On aurait presque oublié à quel point le mouvement Fusion a pu être important dans les années 90. A l’heure où le style végète dans un relatif anonymat, le moment est donc venu de vous parler d’un de ces plus illustres représentants. Disons-le d’emblée, ne cherchez pas une once d’objectivité de ma part. Mais, étant donné qu’il s’agit d’un de mes disques de chevet, peut-être, m’accorderez-vous ce manque de neutralité ? « Time’s Up » est pour moi un de ces disques qui vous marque au fer rouge, de ceux qui vous ont touché au point d’être inscrit dans votre
ADN ; une sorte de « Madeleine de Proust », qui recèle de multiples détails faisant écho à des souvenirs intimement liés à l’adolescence. Je n’hésite pas à qualifier ce second
Living Colour comme un témoignage de l’originalité qui caractérise son époque. D’ailleurs, « Time’s Up » va bien au-delà. C’est le mélange de toutes les nuances de couleurs au sein d’un seul et même tableau.

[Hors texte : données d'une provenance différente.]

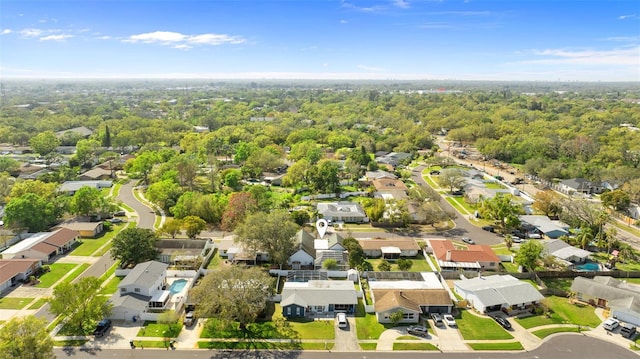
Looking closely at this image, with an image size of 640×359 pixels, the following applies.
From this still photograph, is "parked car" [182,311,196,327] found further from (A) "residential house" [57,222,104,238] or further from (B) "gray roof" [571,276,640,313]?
(B) "gray roof" [571,276,640,313]

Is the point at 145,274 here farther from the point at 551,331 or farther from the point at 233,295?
the point at 551,331

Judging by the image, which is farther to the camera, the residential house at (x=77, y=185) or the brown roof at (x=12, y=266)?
the residential house at (x=77, y=185)

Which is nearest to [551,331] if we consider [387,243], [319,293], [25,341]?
[387,243]

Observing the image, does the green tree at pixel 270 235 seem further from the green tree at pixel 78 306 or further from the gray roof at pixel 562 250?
the gray roof at pixel 562 250

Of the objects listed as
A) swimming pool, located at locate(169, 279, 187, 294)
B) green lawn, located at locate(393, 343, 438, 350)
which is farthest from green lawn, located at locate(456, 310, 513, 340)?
swimming pool, located at locate(169, 279, 187, 294)

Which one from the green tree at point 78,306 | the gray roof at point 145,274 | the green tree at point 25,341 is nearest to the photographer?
the green tree at point 25,341

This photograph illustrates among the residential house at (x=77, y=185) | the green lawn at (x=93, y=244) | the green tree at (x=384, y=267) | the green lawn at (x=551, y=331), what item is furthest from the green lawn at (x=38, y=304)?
the green lawn at (x=551, y=331)

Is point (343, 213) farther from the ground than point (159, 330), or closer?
farther from the ground
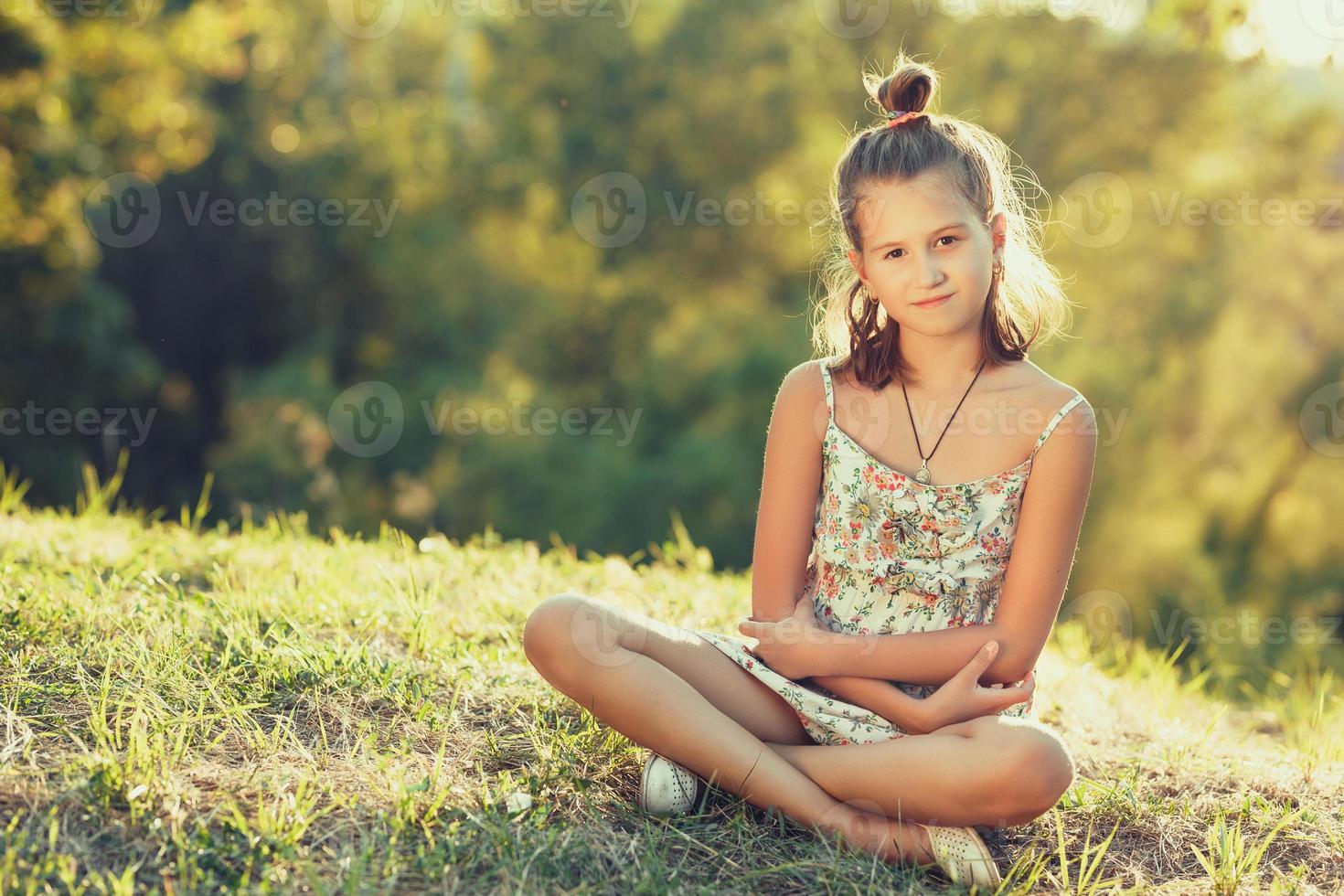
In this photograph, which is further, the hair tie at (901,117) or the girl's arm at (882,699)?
the hair tie at (901,117)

Bien avant l’avènement des
Living Colour,
Fishbone et autres
Faith No More, un groupe de
Rasta va s’illustrer dès la fin des 70’s en combinant ses influences Punk / Hardcore avec du Reggae : Les
Bad Brains. Bien que condamnée aux réseaux « alternatifs », cette formation va avoir un impact immense sur bon nombre de musiciens en herbe à commencer par un certain Vernon Reid. En 1984, le Guitariste va s’entourer d’autres instrumentistes et pas des moindres : Le Batteur
Will Cahloun (qui vient de la Berklee School of Music de
Boston), le Bassiste Muzz Skillings (qui est diplômé de musicologie) et le Chanteur Corey Glover (qui s’est également illustré en tant qu’acteur dans le film « Platoon » d’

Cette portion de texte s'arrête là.